Being confident with a sword is a useful competency for a young woman unexpectedly out on her own in an insecure and often dangerous world. Her ability to use the sword could become the most important and most visible of her skills as she continues her adventures.

But I did not want to imply that the skills most important to her ability to adapt to her new circumstances were solely or chiefly the skills that have long been culturally identified as “masculine,” such as fencing (fighting). I wanted to depict skills identified (in American society but by no means in all societies) as “feminine” as equally important to her survival.

Why? Because as a society we often tend to value the “masculine” over the “feminine.” “Masculine” is public and strong, “feminine” is private and (often) sexual, and frequently “feminine” concerns are defined as trivial and unimportant. Such definitions are cultural constructs, as is the relative value assigned to various skills and experiences.

For instance, is reading a “masculine” skill? In places and times when the literacy rate of men far outpaced that of women, or when boys were far more likely to be given an education than girls, reading was considered a masculine pursuit. It’s easy to forget that today, when one of the common assumptions in the USA today (again, this will be different in different places) is that girls somehow naturally tend to be better at reading than boys. This idea is pervasive now but in other times and places would have been considered radical or ridiculous.

What is Cat’s most important “possession?” What does she see it as? When Cat washes up in Expedition, she acts to secure the good will of the woman who has shown her hospitality by describing the skills she thinks would interest her host.

“Can I help in some way? I’m a good worker. I know how to sew, cook, read, and write. I must tell you, I have nothing, no coin, no possessions, nothing but my labor to offer you.”

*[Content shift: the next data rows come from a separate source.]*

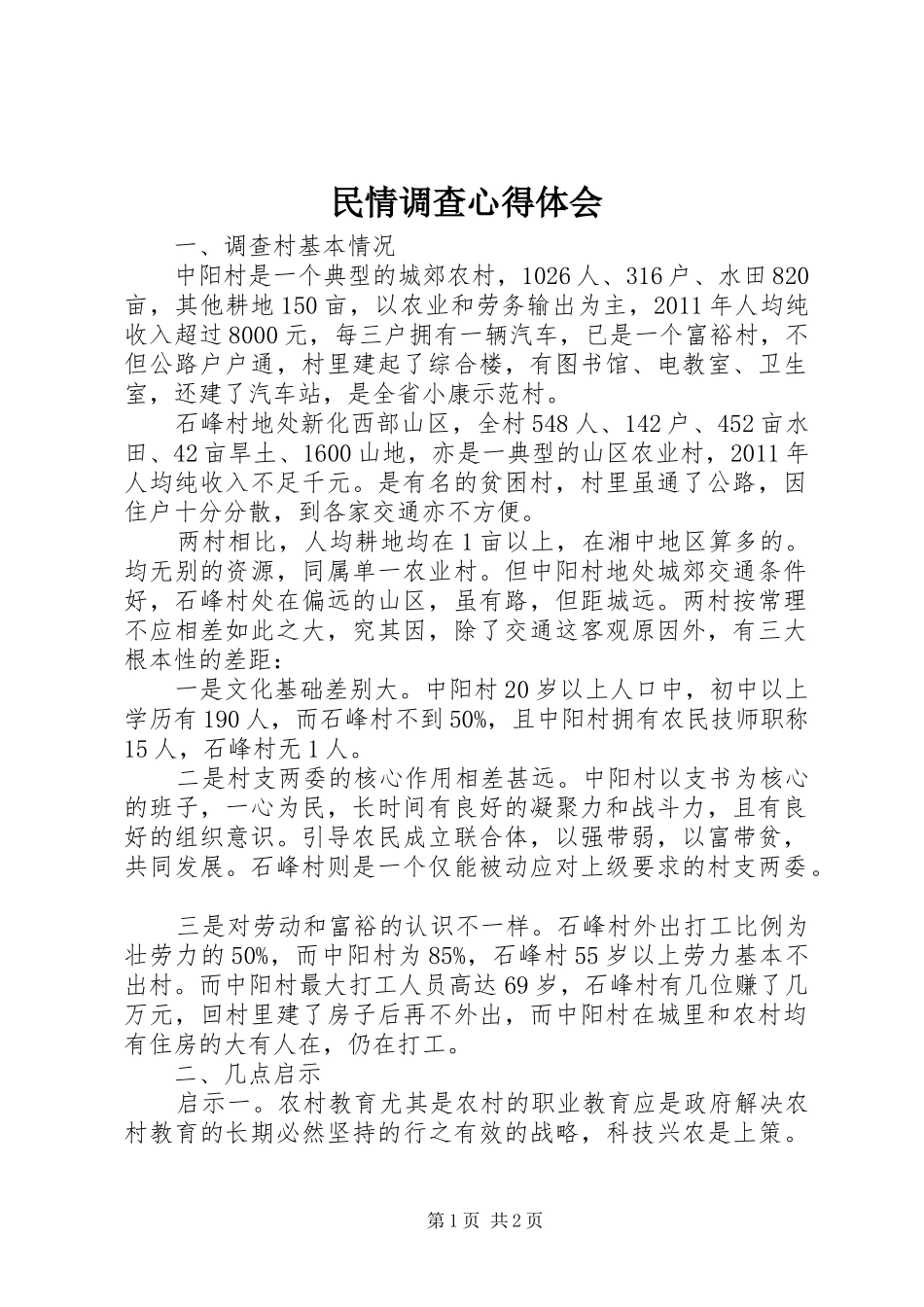 民情调查心得体会

一、调查村基本情况

中阳村是一个典型的城郊农村，1026人、316户、水田820亩，其他耕地150亩，以农业和劳务输出为主，2011年人均纯收入超过8000元，每三户拥有一辆汽车，已是一个富裕村，不但公路户户通，村里建起了综合楼，有图书馆、电教室、卫生室，还建了汽车站，是全省小康示范村。

石峰村地处新化西部山区，全村548人、142户、452亩水田、42亩旱土、1600山地，亦是一典型的山区农业村，2011年人均纯收入不足千元。是有名的贫困村，村里虽通了公路，因住户十分分散，到各家交通亦不方便。

两村相比，人均耕地均在1亩以上，在湘中地区算多的。均无别的资源，同属单一农业村。但中阳村地处城郊交通条件好，石峰村处在偏远的山区，虽有路，但距城远。两村按常理不应相差如此之大，究其因，除了交通这客观原因外，有三大根本性的差距：

一是文化基础差别大。中阳村20岁以上人口中，初中以上学历有190人，而石峰村不到50%，且中阳村拥有农民技师职称15人，石峰村无1人。

二是村支两委的核心作用相差甚远。中阳村以支书为核心的班子，一心为民，长时间有良好的凝聚力和战斗力，且有良好的组织意识。引导农民成立联合体，以强带弱，以富带贫，共同发展。石峰村则是一个仅能被动应对上级要求的村支两委。

三是对劳动和富裕的认识不一样。石峰村外出打工比例为壮劳力的50%，而中阳村为85%，石峰村55岁以上劳力基本不出村。而中阳村最大打工人员高达69岁，石峰村有几位赚了几万元，回村里建了房子后再不外出，而中阳村在城里和农村均有住房的大有人在，仍在打工。

二、几点启示

启示一。农村教育尤其是农村的职业教育应是政府解决农村教育的长期必然坚持的行之有效的战略，科技兴农是上策。

第1页 共2页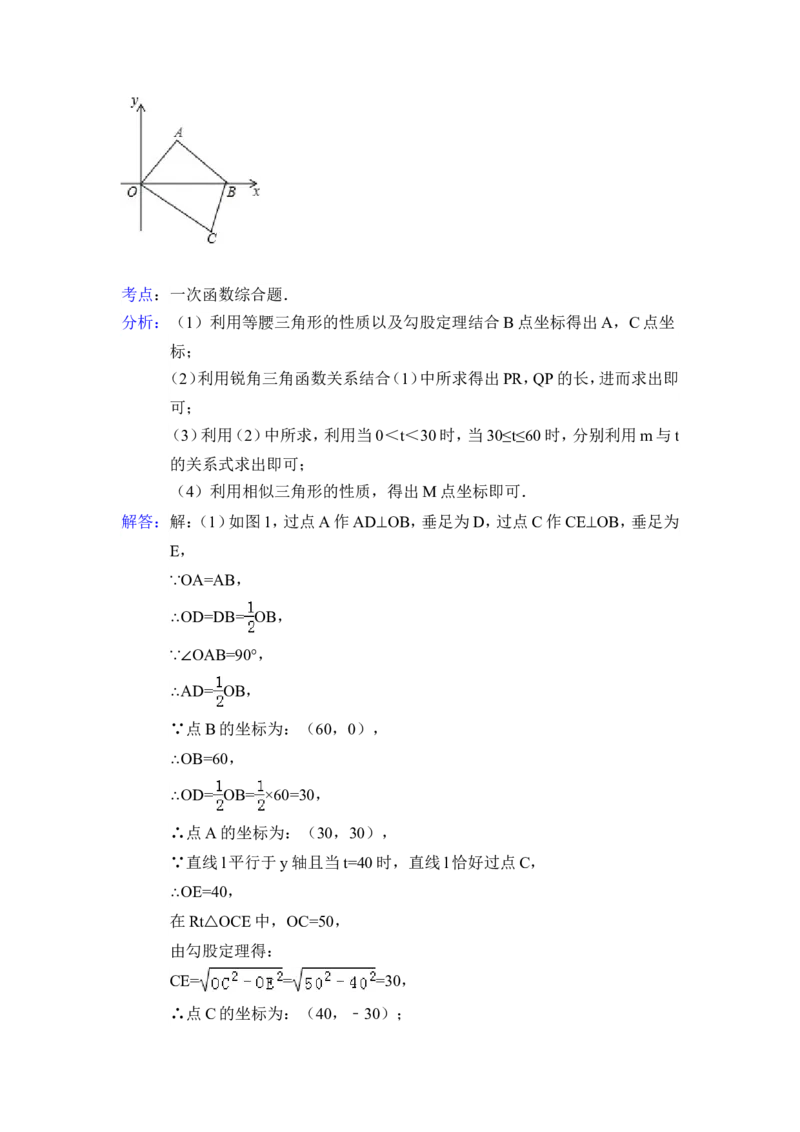 y
A
O
B
x
C

考点：一次函数综合题．

分析：（1）利用等腰三角形的性质以及勾股定理结合B点坐标得出A，C点坐标；

（2）利用锐角三角函数关系结合（1）中所求得出PR，QP的长，进而求出即可；

（3）利用（2）中所求，利用当0＜t＜30时，当30≤t≤60时，分别利用m与t的关系式求出即可；

（4）利用相似三角形的性质，得出M点坐标即可．

解答：解：（1）如图1，过点A作AD⊥OB，垂足为D，过点C作CE⊥OB，垂足为E，

∵OA=AB，

∴OD=DB=$\frac{1}{2}$OB，

∵∠OAB=90°，

∴AD=$\frac{1}{2}$OB，

∵点B的坐标为：（60，0），

∴OB=60，

∴OD=$\frac{1}{2}$OB=$\frac{1}{2}$×60=30，

∴点A的坐标为：（30，30），

∵直线l平行于y轴且当t=40时，直线l恰好过点C，

∴OE=40，

在Rt△OCE中，OC=50，

由勾股定理得：

CE=$\sqrt{OC^2-OE^2}$=$\sqrt{50^2-40^2}$=30，

∴点C的坐标为：（40，﹣30）；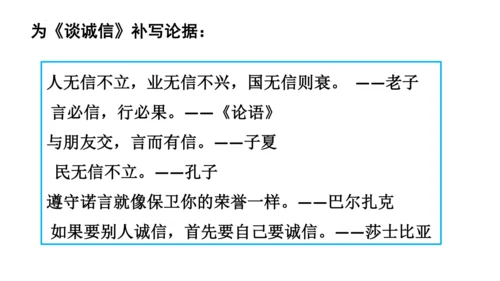 为《谈诚信》补写论据：

人无信不立，业无信不兴，国无信则衰。 ——老子

言必信，行必果。——《论语》

与朋友交，言而有信。——子夏

民无信不立。——孔子

遵守诺言就像保卫你的荣誉一样。——巴尔扎克

如果要别人诚信，首先要自己要诚信。——莎士比亚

Competency and willingness to work matter when it comes time for a character to adapt to new situations. Competent characters are more likely to adapt successfully regardless of whether their skills are culturally identified as masculine or feminine, of course, but as a society we tend to depict stereotypically “masculine” skills as more valuable or just tend to depict those skills at all, as if they are the only ones “people” will be willing to or interested in reading about.

In fact, a wide range of skills are necessary for societies to hold together, and in a fully realized world it is important to acknowledge more than a limited few.

In Cold Fire, Cat’s skill at sewing gives her a way to make a place for herself in her new circumstances. It gives her a bit of status and respect, and as well creates an interesting contrast to her old life because in the city of Expedition, sewing (as well as tailoring for both men and women) is a predominantly male profession. Additionally, she mends while conversing with other women (because hand-work like sewing is a job that can be done while listening and talking), and the ties she builds with other people are crucial to her success in being accepted in a new place.

Sewing helps her to survive.

As a character, Cat sews because in the cultural landscape and time she grew up, she would have learned how to sew. She sews well because sewing well is a challenge she relishes. Because she likes fashionable clothes that flatter her figure, sewing is the only way she has to fit herself in such clothing.

As a writer, I emphasize Cat’s sewing because it is true to the character and the time and  because it works well within the plot.

I emphasize her sewing because it allows me to give life to the world through details of daily life that intersect with the character and the plot rather than simply using discrete details pinned on like photos or backdrops. Sewing is a detail that helps to illuminate Cat: She is a very physical character, very active, and of course very talkative, but her facility at sewing also reveals that she is painstaking, likes to do things well, and that despite her talkative nature she is also a good listener.

Finally, I emphasize her sewing because I want to make a statement about the importance of all the different kinds of work that underpin human society, especially those that, in my experience, are too often brushed aside in the science and fantasy fiction that I love to both read and write.